Our conversation was cut short by the OR staff telling us that our patient was ready for us in room two. This patient had come into the office about a week ago and needed her gallbladder removed. Just as the gentleman had placed his confidence in us, so too was this women deciding to go under the knife with us in control of her fate. She didn’t know of the events from the night prior, nor would she learn of them. She needed surgery, and she needed a surgeon who could perform that safely.

As I scrubbed for our new patient, the events from the night before slowly faded away. With every pass of the scrub brush, the memories dissipated. When the gown and gloves were placed on me, the feeling of loss had gone. And when I was handed the scalpel, all that mattered in the whole world was her gallbladder.

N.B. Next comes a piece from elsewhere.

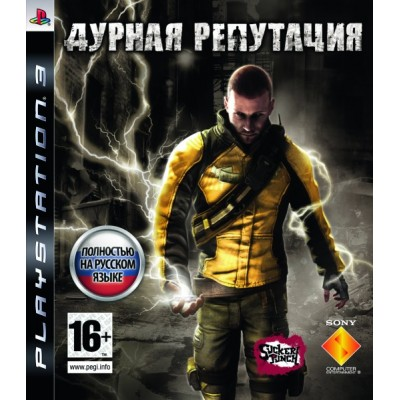Дурная репутация (Infamous) (Русская версия) (PS3)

What was done was done. I could second-guess, I could doubt, I could question all I wanted to – it wouldn’t have mattered. I could feel bad for myself, I could cry, I could complain, but it wouldn’t change what I had to do. Reliving the past not only would do me no good, it would potentially hurt our next patient.

This isn’t to say that I can’t learn from the past – of course I can! We all can, and all should. But when we have moved past a challenge, regardless of the outcome, the most important thing at that moment is to focus on what is up ahead.

Surgery residency teaching many things, and surgery is only one of them. How to move is another. And that gallbladder came out just fine - she is now home, safe, and moving forward with her own life.